Passage à étudier:
──────────
En France, plus de 260 entreprises sont affiliées à la Fédération Française de l’Assurance (FFA) représentant ainsi plus de 99% du marché. Le Rapport de l'Observatoire sur les Métiers et les formations de l'Assurance (ROMA) consolide les données socioprofessionnelles de l'ensemble des adhérents de la FFA. Ainsi, selon les premières estimations de l’évolution des effectifs de l’assurance, la branche compte 147600 salariés au 31 décembre 2019, soit une hausse de 200 salariés par rapport à 2018. Le rapport indique également que 15500 salariés ont été recrutés en 2019.
Une note de conjoncture qui présente les analyses des spécialistes de Gras Savoye Willis Towers Watson indique qu’en 2018, le marché mondial de l’assurance maintient une dynamique de croissance avec une hausse de 2,9% des primes encaissées. La note souligne également que le marché français s’inscrit dans cette dynamique avec un chiffre d’affaires de 220 milliards d’euros, soit une progression de 4% des primes. Des résultats exceptionnels, attribués principalement aux bancassureurs, qui font de la France le leader européen de l’assurance, devant le Royaume-Uni et l’Allemagne.
──────────
Données ci-dessous:
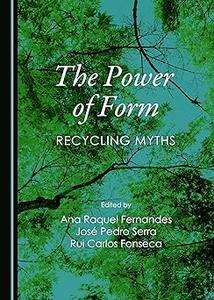 The Power of Form Recycling Myths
──────────
Consigne:
Modifiez le passage du texte consacré à l'assurance qui commence par "En France, plus" et se poursuit jusqu'à "recrutés en 2019.", en remplaçant partout "salariés" par "employés". Appuyez-vous uniquement sur le texte consacré à l'assurance.

Réponse attendue:
En France, plus de 260 entreprises sont affiliées à la Fédération Française de l’Assurance (FFA) représentant ainsi plus de 99% du marché. Le Rapport de l'Observatoire sur les Métiers et les formations de l'Assurance (ROMA) consolide les données socioprofessionnelles de l'ensemble des adhérents de la FFA. Ainsi, selon les premières estimations de l’évolution des effectifs de l’assurance, la branche compte 147600 employés au 31 décembre 2019, soit une hausse de 200 employés par rapport à 2018. Le rapport indique également que 15500 employés ont été recrutés en 2019.